Only the lines from the one containing "2024年11月15日" through the last line below should be written out, exactly and with both ends kept.

-- EXTRACTED DATA follows --

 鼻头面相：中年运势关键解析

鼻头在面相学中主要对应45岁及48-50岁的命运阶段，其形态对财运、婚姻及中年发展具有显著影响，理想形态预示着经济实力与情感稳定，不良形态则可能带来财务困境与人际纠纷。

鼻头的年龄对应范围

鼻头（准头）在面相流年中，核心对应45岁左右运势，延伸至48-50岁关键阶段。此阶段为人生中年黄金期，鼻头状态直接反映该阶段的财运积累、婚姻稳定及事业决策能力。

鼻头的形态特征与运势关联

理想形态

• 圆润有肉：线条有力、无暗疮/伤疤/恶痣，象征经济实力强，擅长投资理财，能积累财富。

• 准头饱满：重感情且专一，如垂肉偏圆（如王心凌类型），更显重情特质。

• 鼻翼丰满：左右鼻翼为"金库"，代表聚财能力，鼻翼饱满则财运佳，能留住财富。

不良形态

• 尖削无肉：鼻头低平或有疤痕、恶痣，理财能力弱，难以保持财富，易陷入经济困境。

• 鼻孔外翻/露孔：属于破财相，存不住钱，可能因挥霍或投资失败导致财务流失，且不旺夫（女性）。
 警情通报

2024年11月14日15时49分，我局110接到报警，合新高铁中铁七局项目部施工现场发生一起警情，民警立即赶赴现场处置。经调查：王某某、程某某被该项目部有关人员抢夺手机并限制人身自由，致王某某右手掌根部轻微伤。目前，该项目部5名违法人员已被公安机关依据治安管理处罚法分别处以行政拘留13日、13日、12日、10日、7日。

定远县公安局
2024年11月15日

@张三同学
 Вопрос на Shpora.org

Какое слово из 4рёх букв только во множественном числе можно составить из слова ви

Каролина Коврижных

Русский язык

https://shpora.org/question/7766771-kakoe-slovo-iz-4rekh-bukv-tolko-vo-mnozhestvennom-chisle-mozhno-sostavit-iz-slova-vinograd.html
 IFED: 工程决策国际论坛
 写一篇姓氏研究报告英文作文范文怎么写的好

-- EXTRACTED DATA concluded --

* _WRITTEN RESPONSE_:
2024年11月15日

@张三同学
 Вопрос на Shpora.org

Какое слово из 4рёх букв только во множественном числе можно составить из слова ви

Каролина Коврижных

Русский язык

https://shpora.org/question/7766771-kakoe-slovo-iz-4rekh-bukv-tolko-vo-mnozhestvennom-chisle-mozhno-sostavit-iz-slova-vinograd.html
 IFED: 工程决策国际论坛
 写一篇姓氏研究报告英文作文范文怎么写的好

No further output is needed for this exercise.